Daily Commentary BY THE CURVE TEAM –

FOMC Walks Back From Policy Normalisation

21st of March, 2019

Overnight, the FOMC’s March meeting rattled markets and points to worrying signs for the global economic outlook which will have ramifications for our own outlook.

The Fed decided to hold the Fed Funds rate within the target band of 2.25%-2.50% as was widely expected. However the major downward shift in the the dot plots, with members now projecting no rate hikes for 2019 and only one next year was a little more surprising. Adding to increasingly dovish stance, the Fed has indicated that it will slow its’ balance sheet normalisation, planning to end it in September this year.

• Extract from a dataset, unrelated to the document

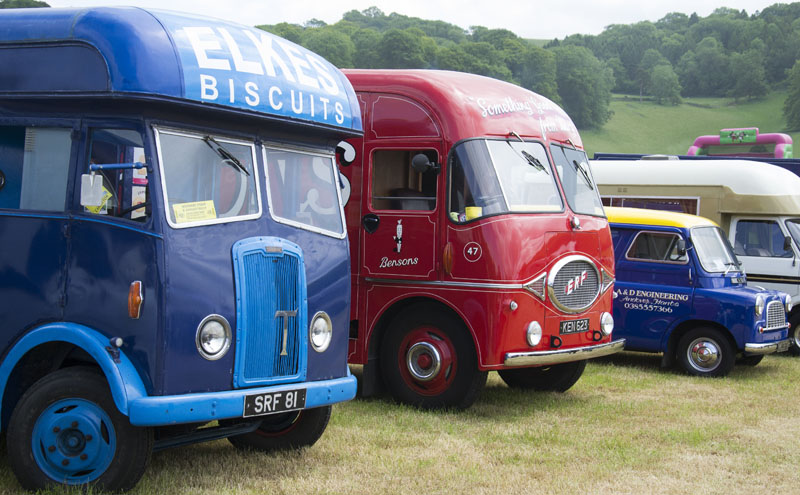 A 1949 Thornycroft delivery van in Elkes Biscuits livery, a 1959 Bensons Sweets delivery van, and a Bedford Morris van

The Fed’s dovish triggered a sharp response across many markets. The major US equity indices initially jumped in response, as did US 10 year bond prices while the USD was on the back foot.

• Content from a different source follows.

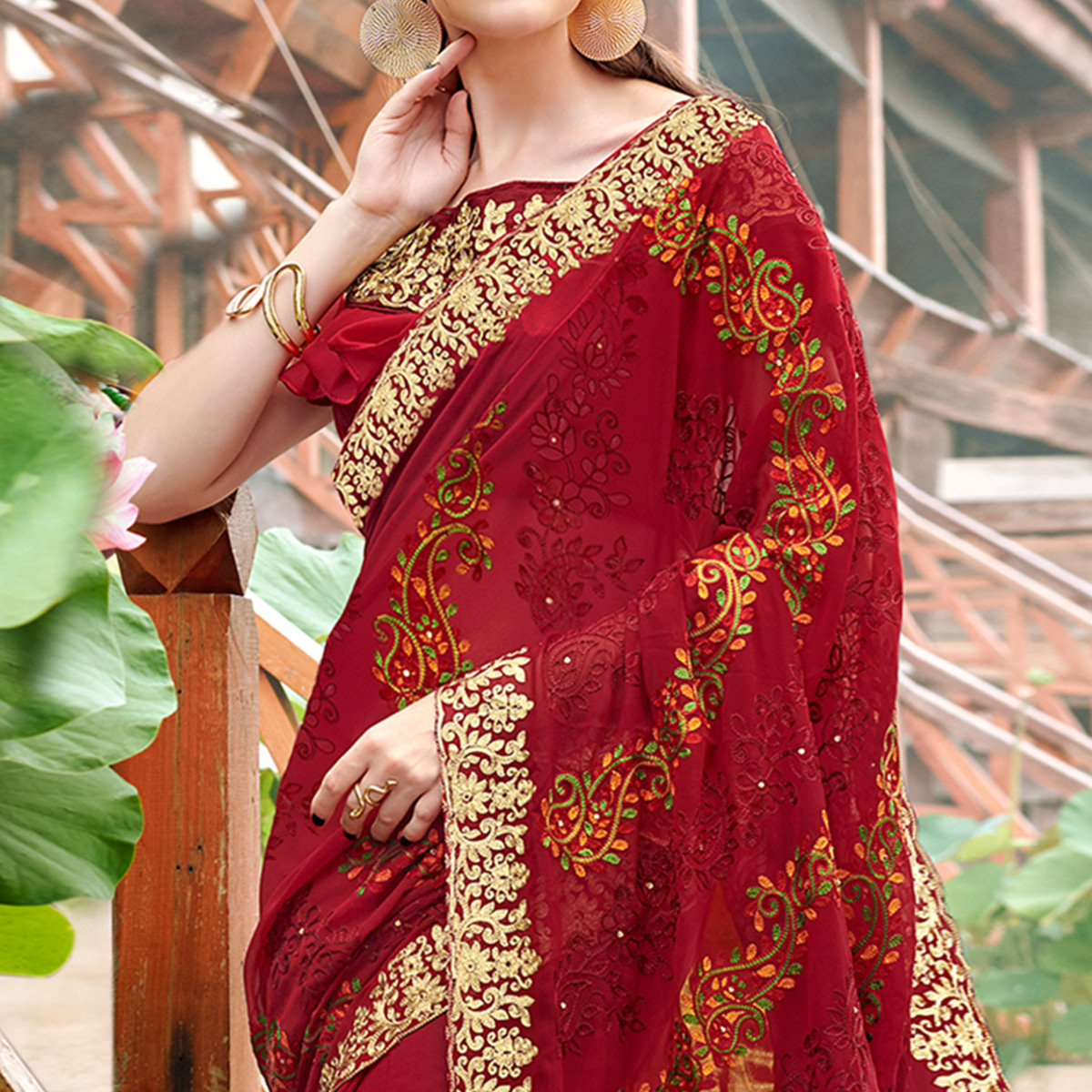 Entrancing Red Colored Partywear Embroidered Georgette Saree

However, many of these market movements were reversed once people understood the broader implications of the more dovish stance. However bonds held their gains and are on the verge of breaking out would send bond yields tumbling. Its worrying that, despite strong employment figures for the past 3 months, Fed Chair Powell is starting to walk back from normalising monetary policy settings.

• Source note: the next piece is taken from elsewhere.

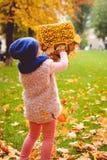 Kleines Mädchen, das mit Herbstblättern spielt Stockbild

It seems that the FOMC are reluctant to continue tightening policy because they are significantly concerned about the growth outlook for the US economy, rising geopolitical tensions and slowing global growth.

Importantly, the Fed’s new stance could have worrying consequences for the Australian economy. The more dovish stance from the Fed, falling in line with other central banks globally, has impactions for policy divergence with the RBA, that had helped keep the AUD lower as yield differentials may not widen as far as had been expected.

The key to the domestic outlook is still centred around employment outcomes, which we get an update on later today. However shifting sands offshore and a deteriorating global outlook only add to the downside risks for the RBA’s expectations and outlook for monetary policy.